Cloud identity management

Completed

A common challenge in computing is accurately determining who is using a system at a given point in time. An end user's identity is important for several reasons, the most significant of which is to limit that user's ability to access resources they're not entitled to access and perform actions they're not entitled to perform. For example, a person using web email shouldn't see emails sent to other users. Similarly, when a database administrator accesses a cloud service, they shouldn't be able to access databases for which they have no responsibility or perform other administrative tasks that are beyond the scope of their job duties. None of this is possible if we don't know who the user is.

Examples of how identity is established and presented for verification in everyday life are numerous. Many countries/regions use ID numbers such as social-security numbers to identify individuals for tax purposes or grant them access to governmental programs. Law enforcement requires that automobile drivers present drivers' licenses and vehicle-registration receipts to identify themselves and prove they're qualified to operate a motor vehicle. International border-control agencies require travelers to carry passports to indicate their citizenship.

In the online world, identity is typically determined by challenging a user to provide credentials that uniquely identify them--for example, a user name and password, a fingerprint, or, as is becoming increasingly common on smart phones, a face. (Recent advances in artificial intelligence have elevated facial recognition from magic to science.) They might be challenged to enter credentials when they first log into the system, which is typically the case with administrative portals for cloud services. Or they might not be challenged until they access a secure resource such as a web page that's available only to authenticated users. Authentication is the process of determining who someone is--that is, confirming their identity beyond a reasonable doubt. It's separate from authorization, which determines what a user can and can't do once they're authenticated.
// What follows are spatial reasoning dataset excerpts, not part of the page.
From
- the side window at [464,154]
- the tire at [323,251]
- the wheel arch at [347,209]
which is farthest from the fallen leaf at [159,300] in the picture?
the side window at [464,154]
Examples of how online identity is determined are both varied and numerous. They're also highly scenario-dependent. Let us consider two common examples of how authentication is used to establish a user's identity. The first involves a public web site that requires a user to log in before accessing some or all of the web site's resources. The second involves authenticating users who access file shares, network devices, and other internal resources. In both cases, determining the user's identity before granting them access is paramount to implementing a secure and robust system.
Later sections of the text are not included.